Using the European Southern Observatory’s Very Large Telescope, Tom Seccull, a doctoral student at Queen’s University Belfast in Northern Ireland, and his colleagues examined light signatures from the icy surfaces of Kuiper belt objects. They noticed something strange about one object that measured nearly 190 miles long and was 2.5 billion miles from Earth. Their analysis showed that this object did not share the same frigid past as the ice balls drifting nearby.
“When we first looked at this, we thought it was wrong,” said Seccull, lead author of the paper published recently in The Astrophysical Journal Letters. “The rock had been altered by the presence of liquid water.”
That most likely meant the asteroid once resided in a hotter environment much closer to the sun.
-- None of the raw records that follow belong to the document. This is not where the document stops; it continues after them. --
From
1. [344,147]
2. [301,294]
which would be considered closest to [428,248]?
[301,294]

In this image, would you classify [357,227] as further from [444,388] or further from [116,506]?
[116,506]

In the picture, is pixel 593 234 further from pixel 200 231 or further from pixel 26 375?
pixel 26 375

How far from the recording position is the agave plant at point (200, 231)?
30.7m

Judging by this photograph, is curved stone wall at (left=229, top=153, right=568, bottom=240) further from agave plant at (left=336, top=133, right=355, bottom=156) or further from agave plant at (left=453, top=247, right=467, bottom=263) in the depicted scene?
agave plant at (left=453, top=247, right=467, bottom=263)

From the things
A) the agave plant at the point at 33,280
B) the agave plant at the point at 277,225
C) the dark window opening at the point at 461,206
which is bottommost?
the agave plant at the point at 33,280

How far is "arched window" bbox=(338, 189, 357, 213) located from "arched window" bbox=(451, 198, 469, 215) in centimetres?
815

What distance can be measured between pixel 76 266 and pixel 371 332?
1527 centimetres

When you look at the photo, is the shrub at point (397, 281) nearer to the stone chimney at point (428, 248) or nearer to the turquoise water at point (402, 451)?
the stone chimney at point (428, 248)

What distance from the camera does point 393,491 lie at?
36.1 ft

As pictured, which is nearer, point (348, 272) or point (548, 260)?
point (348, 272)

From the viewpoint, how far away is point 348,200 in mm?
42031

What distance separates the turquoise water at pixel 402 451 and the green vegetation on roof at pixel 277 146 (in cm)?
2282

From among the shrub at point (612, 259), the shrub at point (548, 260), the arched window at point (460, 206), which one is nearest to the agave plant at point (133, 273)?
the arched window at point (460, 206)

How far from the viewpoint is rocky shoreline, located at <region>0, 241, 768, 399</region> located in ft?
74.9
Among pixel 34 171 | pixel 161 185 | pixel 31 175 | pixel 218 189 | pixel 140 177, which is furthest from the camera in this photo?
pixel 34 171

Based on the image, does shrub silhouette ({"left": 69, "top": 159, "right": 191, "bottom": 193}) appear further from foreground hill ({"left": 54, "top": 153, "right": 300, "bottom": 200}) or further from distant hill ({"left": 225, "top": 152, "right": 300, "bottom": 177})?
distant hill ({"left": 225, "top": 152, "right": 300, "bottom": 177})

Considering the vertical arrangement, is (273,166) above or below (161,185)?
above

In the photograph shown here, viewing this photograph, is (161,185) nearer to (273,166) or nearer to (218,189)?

The team also found that the asteroid’s chemistry was dominated by compounds called ferric oxides and phyllosilicates, which had never been seen before on Kuiper belt objects.
These pieces of evidence led the team to conclude that 2004 EW95 was formed in the inner solar system, and had most likely been hurled to the outer solar system as the giant gas planets, Jupiter and Saturn, migrated away from the sun.
By finding 2004 EW95, astronomers have stronger evidence that objects near the sun, like asteroids and gas giants, moved into the outer solar system billions of years ago.
“We are lucky to be here, because the gas giants didn’t destroy the inner solar system,” said Thomas Puzia, an astronomer at Pontificia Universidad Católica de Chile and an author of the paper. “Understanding that — why it happened and how early it happened — tells us more about our birthplace.”